4月18日、「げんきの市場」が無農薬煎茶や和紅茶を頂いている「和茶園」の植田修代表が訪ねて来てくださいました。「和茶園」は、現在、京都府和束町(わづかちょう)で5haのお茶畑で無農薬栽培煎茶やほうじ茶、和紅茶を生産されています。

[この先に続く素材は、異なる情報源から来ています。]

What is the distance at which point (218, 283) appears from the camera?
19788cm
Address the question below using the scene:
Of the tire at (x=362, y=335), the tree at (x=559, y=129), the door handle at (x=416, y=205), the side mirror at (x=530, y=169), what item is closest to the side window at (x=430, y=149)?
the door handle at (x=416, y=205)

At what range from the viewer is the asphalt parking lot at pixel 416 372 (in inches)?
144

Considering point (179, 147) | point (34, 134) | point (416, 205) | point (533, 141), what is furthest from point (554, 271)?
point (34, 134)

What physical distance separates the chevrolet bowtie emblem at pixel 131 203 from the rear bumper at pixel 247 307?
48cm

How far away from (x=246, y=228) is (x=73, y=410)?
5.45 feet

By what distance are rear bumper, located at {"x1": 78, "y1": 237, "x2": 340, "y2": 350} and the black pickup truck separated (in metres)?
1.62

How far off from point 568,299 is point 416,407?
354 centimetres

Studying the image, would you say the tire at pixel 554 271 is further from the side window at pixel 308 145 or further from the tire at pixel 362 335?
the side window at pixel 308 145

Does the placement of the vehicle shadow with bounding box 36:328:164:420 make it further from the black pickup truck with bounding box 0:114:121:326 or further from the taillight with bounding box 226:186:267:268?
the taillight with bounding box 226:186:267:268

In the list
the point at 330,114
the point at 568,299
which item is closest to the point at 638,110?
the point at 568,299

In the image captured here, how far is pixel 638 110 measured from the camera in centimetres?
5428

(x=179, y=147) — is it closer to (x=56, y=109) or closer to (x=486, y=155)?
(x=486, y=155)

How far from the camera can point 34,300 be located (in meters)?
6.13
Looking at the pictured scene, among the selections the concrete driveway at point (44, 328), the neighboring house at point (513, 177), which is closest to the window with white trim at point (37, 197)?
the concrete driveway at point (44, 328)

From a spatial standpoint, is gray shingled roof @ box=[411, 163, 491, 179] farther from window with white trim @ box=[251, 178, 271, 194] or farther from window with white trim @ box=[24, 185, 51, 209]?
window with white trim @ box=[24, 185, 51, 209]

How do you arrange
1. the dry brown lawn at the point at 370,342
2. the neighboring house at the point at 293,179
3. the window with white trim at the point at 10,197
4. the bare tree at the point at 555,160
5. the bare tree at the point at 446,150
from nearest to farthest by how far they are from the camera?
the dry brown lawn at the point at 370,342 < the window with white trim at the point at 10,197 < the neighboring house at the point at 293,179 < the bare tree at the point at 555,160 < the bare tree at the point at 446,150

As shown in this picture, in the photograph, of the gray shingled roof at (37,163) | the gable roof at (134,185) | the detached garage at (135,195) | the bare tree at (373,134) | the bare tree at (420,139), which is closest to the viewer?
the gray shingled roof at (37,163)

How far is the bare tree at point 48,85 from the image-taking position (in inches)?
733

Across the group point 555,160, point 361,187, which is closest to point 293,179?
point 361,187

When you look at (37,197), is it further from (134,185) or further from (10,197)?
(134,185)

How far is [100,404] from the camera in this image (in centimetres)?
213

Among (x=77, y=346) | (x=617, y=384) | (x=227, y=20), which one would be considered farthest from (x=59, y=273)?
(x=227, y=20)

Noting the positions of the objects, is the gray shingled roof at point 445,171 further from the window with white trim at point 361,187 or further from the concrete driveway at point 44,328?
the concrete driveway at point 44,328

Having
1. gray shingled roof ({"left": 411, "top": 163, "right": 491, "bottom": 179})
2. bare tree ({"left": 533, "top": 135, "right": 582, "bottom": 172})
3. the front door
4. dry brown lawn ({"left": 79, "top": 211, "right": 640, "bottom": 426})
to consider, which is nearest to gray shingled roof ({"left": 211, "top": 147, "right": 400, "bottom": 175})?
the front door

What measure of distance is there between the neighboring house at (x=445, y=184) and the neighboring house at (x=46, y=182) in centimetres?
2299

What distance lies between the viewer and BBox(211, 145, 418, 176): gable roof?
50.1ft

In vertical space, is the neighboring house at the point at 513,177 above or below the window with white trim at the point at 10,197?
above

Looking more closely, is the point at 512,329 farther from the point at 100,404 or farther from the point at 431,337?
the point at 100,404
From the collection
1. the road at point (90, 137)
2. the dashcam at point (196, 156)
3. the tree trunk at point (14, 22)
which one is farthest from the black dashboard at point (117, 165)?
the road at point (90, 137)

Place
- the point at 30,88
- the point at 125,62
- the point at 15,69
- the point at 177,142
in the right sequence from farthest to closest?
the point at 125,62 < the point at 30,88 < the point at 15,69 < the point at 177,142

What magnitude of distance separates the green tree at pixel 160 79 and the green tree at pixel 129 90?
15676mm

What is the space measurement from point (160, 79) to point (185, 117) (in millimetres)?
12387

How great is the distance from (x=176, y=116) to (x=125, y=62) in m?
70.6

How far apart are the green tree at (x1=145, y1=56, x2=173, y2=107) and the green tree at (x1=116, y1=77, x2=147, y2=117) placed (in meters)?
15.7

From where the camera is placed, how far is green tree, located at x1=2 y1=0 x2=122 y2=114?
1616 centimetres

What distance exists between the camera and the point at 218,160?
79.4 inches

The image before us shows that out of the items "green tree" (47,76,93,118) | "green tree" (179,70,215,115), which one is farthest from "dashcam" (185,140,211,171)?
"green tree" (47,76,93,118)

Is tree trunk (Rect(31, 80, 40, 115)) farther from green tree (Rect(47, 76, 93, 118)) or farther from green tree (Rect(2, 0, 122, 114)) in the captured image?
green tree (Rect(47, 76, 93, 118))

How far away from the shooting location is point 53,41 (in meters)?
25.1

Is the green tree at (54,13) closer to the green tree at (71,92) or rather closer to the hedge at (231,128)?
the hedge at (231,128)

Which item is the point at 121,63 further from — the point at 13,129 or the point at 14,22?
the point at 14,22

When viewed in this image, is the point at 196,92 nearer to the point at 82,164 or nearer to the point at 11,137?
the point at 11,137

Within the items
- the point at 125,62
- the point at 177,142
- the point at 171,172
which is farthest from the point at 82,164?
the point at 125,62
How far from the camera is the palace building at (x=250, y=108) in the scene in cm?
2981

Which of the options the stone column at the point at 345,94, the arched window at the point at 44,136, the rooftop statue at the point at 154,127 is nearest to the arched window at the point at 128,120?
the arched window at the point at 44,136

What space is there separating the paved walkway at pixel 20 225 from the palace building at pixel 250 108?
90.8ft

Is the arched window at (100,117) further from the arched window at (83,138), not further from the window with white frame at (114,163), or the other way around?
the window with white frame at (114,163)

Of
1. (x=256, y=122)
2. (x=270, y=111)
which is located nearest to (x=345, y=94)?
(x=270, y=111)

「和束町は今から800年前の鎌倉時代にまでさかのぼる宇治茶の産地で、土壌も気候にも恵まれ『茶源郷』とも呼ばれるほどに美しい山肌を覆う茶畑の景色が今も広がっています。その中で『和茶園』の茶畑は山奥の急斜面にあります。香りのいいお茶の栽培には、この『山奥の急斜面』がとても重要なのです。昼夜の温度差があり、しかも朝晩に霧がたち日光遮断がされることにより一日の日射時間が短くなります。そうした現象が起きる自然の中でしか作り出せない絶妙な条件が、実に『香りがよく美味しいお茶』を作り出します。」
さらに、茶葉の品種や栽培方法にもその美味しさへのこだわりがあります。「『和茶園』では、800年前から鎌倉時代より継承されている『在来種』の育成をしています。『在来種』には特に際立った『自然のお茶の香り』があり、人の手で工夫をしても作りだせない独特のものがあります。栽培方法でお茶の味を工夫することはできますが、 お茶の『香り』を作り出すことはできません。また、茶樹がストレスなくできるだけ『自然のまま』で育つように、 例えば、煎茶栽培においては被覆栽培(日光を遮断するために、茶樹に布を被せること)をしない栽培をしています。」
植田代表は、元々は大阪の出身で、農業とは全く無縁でした。しかし、子供の頃から農的暮らしに憧れ、高校在学中に北海道にある牧場へインターンシップに参加し、社会人生活を送った後は本場ニュージーランドで約1年ワーキングホリデーをしました。そして、ニュージーランドへの移住を決意し、その資金を稼ぐために和束町のお茶農家の手伝いに入ったのですが、そこで植田代表の人生が変わりました。「和束町のお茶農家の人たちと出会い、皆さんが自分の農業に誇りを持ち、町の文化や歴史を大切に生きる姿にふれて、自分も和束町のお茶農家として生きようと決めました」。それから12年、茶葉の一番先端の「一芯一葉」にまで届くようにと日々の茶園管理を進めながら、循環システムの役割を担うために食糧残渣の完熟堆肥を取り入れ、また、新しくウーロン茶の製造に着手するなど若き農業人としての夢を茶畑に描き続けています。
最後に植田代表に夏場のお茶の楽しみ方をお伺いすると、水出し茶の作り方を教えていただきました。「水1Ⅼに茶葉を10~15g入れて4~6時間水出し(出来れば蒸留水や天然水)で飲んでください。茶葉は煎茶でも、ほうじ茶でも、和紅茶でも何でもOKです。水出しをすることで苦みが抑えられ甘みが引き立ちます。作ったらそれを一日で飲み干してください」との事でした。
「本当は危ない国産食品」(新潮新書)の著者でノンフェクション作家の奥野修二氏は、お茶には200種類以上の農薬が認可され、日本のペットボトルのお茶からはEUやカナダ、韓国、台湾では検疫で通らない程の数値の残留農薬が検出されている事実を告発しています。それならば今年の夏は定番の麦茶以外にも、ステンレスボトルに「和茶園」の水出しお茶の携帯はいかがでしょうか?